Sunday, June 05, 2016

DWF ’16: Virtual Revolution

As speculative futuristic technology goes, the world of New Paris 2047 practically looks dated. However, the sociological and ideological repercussions are incredibly timely. Seventy-five percent of the population willingly spends their entire conscious lives within the VR game world of their choice. That certainly makes it easier for the government and a few tech corporations to maintain a firm grip on power in the really real “Living” world. Nash does their dirty work, but he starts to have second thoughts in screenwriter-director Guy-Roger Duvert’s Virtual Revolution (trailer here), which world premiered at the 2016 Dances with Films.

Nash is a so-called “hybrid,” who splits his time between the conspicuously Blade Runner-looking real world and an epic fantasy game world, where he is known as his more handsome avatar, Swal. From time to time, he takes assignments from a shadowy gaming firm, usually targeting threats to its virtual platforms. They literally pay him bounties on his kills, because the real world is so de-populated, there really isn’t anyone left to care.

However, a new cell of anti-Connected radicals has been particularly effective at disrupting game-play. The firm has covered-up the resulting deaths thus far, but the rebels seem to be planning something bigger. Nash will target the conspirators in the real world, but some of his encounters will cause him to question many of the decisions he has made.

Granted, we have seen a lot of this before, going back to the old school Tron. However, Duvert takes the social ramifications even further, to their fullest credible extent. He posits a corrupt insular system, where the Connected’s government welfare payments go directly to the corporations to pay their fees. No Obamacare for the Connected. They live it up in the Connected world, while their bodies atrophy, resulting in a life expectancy in the mere forties. At least they have traded their freedom for cool experiences. In our world, there are plenty of people willing to give away their freedom for a mediocre health insurance plan and a few transfer payments.

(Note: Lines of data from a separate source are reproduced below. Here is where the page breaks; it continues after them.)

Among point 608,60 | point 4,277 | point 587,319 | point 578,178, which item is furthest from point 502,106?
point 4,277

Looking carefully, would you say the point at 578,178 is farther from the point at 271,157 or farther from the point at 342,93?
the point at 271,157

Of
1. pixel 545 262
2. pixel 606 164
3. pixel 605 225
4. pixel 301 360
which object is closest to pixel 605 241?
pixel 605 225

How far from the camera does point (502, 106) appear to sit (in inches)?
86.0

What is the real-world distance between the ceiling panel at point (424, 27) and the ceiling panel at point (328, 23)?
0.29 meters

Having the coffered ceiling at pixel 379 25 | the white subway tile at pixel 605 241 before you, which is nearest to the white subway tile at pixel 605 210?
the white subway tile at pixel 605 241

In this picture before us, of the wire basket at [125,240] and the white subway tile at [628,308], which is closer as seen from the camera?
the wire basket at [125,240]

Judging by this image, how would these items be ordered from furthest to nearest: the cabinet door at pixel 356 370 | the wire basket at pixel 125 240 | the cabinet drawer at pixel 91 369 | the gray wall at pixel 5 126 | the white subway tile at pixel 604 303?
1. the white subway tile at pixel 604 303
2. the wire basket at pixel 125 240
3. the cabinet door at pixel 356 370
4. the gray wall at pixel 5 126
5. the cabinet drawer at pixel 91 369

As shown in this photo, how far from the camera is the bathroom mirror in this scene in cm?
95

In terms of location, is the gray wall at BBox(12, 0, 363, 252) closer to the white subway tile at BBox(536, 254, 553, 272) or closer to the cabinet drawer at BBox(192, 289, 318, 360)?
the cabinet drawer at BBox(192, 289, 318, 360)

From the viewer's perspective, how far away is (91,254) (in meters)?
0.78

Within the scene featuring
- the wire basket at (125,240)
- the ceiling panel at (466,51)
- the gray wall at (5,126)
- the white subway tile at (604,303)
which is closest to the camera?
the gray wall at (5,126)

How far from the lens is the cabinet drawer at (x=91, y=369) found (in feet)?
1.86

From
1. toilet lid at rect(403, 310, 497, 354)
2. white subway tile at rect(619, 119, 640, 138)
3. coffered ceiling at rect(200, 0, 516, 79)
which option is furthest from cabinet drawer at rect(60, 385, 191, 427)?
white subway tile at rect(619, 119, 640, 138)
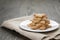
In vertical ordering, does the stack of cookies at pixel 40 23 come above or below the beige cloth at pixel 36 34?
above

Mike Dopud has the right look and presence for Nash—rugged and manly, but maybe not quite in perfect shape. Maximilien Poullein plays off him well as Morel, one of his necessarily few Living associates, who conveniently happens to be a talented hacker. Petra Silander certainly has a heck of an entrance portraying the seductive warrior avatar Nash hijacks (much to his surprise). Jane Badler, fondly remembered as Diana in the original V mini-series, gives the film further fan cred with her brief appearances as Nash’s shadowy client. Zoe Corraface (daughter of Greek actor George) is also memorable as the fantasy avatar Nash has a virtual something going on with in their fantasy game world.

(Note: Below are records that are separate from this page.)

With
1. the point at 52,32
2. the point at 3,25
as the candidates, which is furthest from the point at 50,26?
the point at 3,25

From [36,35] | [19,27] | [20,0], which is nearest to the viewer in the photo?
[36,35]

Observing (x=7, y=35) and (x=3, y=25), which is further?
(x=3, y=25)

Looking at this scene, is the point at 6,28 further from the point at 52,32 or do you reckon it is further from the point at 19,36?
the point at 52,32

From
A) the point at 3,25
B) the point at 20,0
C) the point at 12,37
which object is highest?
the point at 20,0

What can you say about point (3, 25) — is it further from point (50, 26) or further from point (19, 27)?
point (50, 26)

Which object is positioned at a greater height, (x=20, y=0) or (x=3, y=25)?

Frankly, the entire international polyglot cast is pretty good, whether Living or Connected. Of course, there probably shouldn’t be so many flying cars whizzing about in the Living cyberpunk world, but that is a minor bit of pedantry. Duvert asks some pertinent questions about what will pass for the human condition and offers some unsettling answers. Recommended for free-thinking science fiction fans, Virtual Revolution ought to find an appreciative audience (perhaps online) following its world premiere at this year’s Dances with Films, in Hollywood, USA.